As we emerge bumpily from Covid-19 and lockdowns into the so-called New Normal, we have unparalleled opportunities to change and adapt - in the words of Joe Biden’s 2020 presidential campaign slogan, to Build Back Better. At the same time, unprecedented disruption and challenges loom large. These opportunities, disruptions and challenges are especially significant for the evolving world of work.
The pandemic has stimulated an increased focus on the future of work – from government, business, academia, the media, and from us all as citizens. In the UK, the opposition Labour Party’s appointment of a Shadow Secretary of State for the Future of Work raises the possibility of a future ministerial portfolio, demonstrating the significant shift in political attention and discourse around the future of work. (The Labour Party in Australia has made a similar appointment of a Shadow Minister for Innovation, Technology and the Future of Work.)
While Covid-19 might be a leading catalyst for changes to the world of work in the years ahead, it is only one of many drivers of change. Part 1 of this report identifies eight key drivers of change (technology, demographics, sustainability, the role of the state, globalisation, migration, Covid-19, and social trends) in society as a whole and specifically in the workplace. Alongside exploring these drivers of change, the report considers how these interconnected drivers are accelerating change to influence the what, where, from where, when, how, how much/how many, who and why of work.

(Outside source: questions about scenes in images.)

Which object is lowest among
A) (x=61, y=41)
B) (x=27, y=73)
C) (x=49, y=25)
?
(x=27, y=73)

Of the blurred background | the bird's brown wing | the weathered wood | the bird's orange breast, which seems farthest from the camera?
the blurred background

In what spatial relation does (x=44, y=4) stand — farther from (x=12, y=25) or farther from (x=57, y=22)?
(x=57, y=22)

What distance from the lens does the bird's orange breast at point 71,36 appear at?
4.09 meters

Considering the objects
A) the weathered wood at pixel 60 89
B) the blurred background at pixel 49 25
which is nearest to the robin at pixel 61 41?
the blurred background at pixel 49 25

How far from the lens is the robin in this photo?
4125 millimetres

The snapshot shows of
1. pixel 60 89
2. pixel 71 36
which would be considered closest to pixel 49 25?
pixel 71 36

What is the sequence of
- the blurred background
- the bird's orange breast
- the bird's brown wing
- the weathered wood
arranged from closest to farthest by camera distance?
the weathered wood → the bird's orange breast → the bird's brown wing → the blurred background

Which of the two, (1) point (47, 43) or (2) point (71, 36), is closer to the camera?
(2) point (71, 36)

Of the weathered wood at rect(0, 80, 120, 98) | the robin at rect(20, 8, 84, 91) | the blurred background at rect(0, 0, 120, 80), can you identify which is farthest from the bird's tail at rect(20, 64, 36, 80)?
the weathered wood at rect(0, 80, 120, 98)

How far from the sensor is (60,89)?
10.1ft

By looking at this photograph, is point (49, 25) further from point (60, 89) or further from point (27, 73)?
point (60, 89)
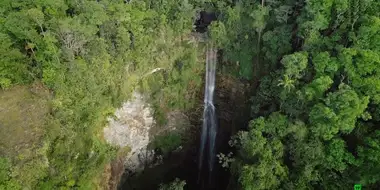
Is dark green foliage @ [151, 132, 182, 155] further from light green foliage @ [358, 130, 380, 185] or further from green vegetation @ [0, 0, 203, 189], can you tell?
light green foliage @ [358, 130, 380, 185]

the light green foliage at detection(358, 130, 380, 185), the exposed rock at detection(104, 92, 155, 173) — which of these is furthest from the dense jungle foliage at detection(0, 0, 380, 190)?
the exposed rock at detection(104, 92, 155, 173)

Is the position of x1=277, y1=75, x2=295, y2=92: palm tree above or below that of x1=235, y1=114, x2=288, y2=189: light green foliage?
above

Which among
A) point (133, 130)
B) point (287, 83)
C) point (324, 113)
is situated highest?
point (287, 83)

Part 2 of the report identifies eight emerging themes (the labour market, regulation and enforcement, flexibility, resilience, socialisation and belonging, inequality and division, diversity and discrimination, and innovation) and considers the impact of the drivers of change on new jobs, old jobs, more jobs, fewer jobs.
Part 3 concludes the report with eight predictions for the future.

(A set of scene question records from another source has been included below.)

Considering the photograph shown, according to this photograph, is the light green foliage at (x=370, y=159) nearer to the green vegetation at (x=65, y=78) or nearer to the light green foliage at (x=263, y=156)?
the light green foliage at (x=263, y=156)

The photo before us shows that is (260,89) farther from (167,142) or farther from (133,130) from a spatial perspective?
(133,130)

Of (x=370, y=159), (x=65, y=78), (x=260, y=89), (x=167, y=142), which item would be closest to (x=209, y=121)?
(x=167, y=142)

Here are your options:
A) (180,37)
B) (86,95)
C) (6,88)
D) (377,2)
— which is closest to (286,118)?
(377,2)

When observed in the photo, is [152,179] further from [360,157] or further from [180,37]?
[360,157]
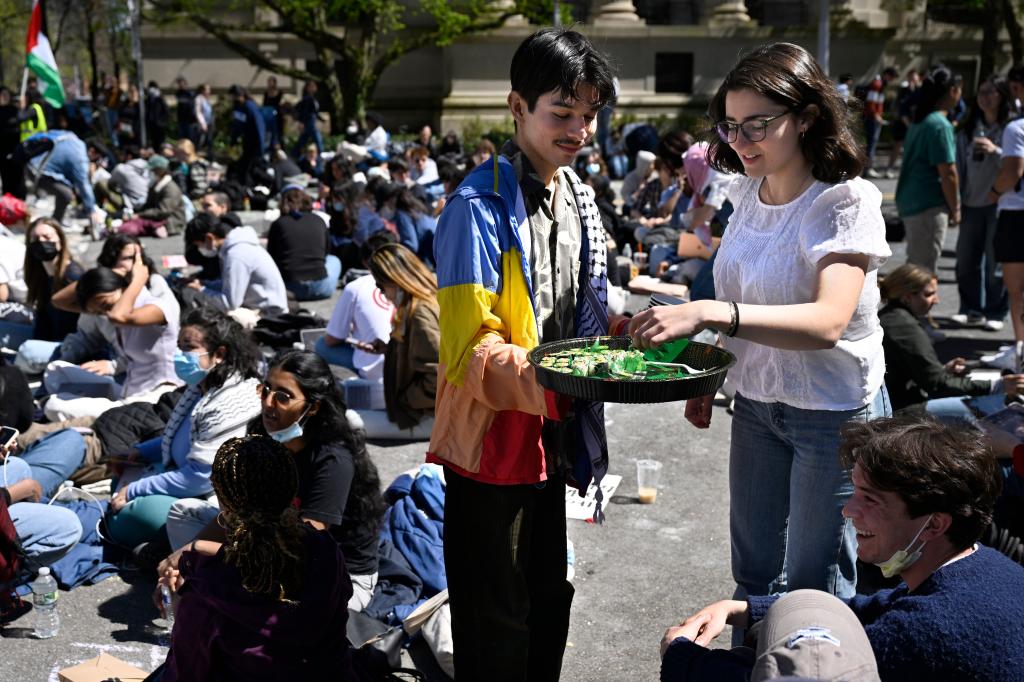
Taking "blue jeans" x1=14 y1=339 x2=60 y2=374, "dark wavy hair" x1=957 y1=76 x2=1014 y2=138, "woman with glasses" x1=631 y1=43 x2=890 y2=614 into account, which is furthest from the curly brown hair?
"dark wavy hair" x1=957 y1=76 x2=1014 y2=138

The aim of the report is to bring together key aspects of current thinking on the future of work in one place, identify emerging trends, and make predictions that will provoke ideas and prompt action. Throughout, the report identifies considerations for employers, government and policymakers.
This is a high-level report that does not attempt to capture all facets of the extensive and wide-ranging debate and discussion on the future of work. While the report includes data and charts showing historic and projected trends to illustrate examples, these are of course not guaranteed to predict the future and are used only as a guide.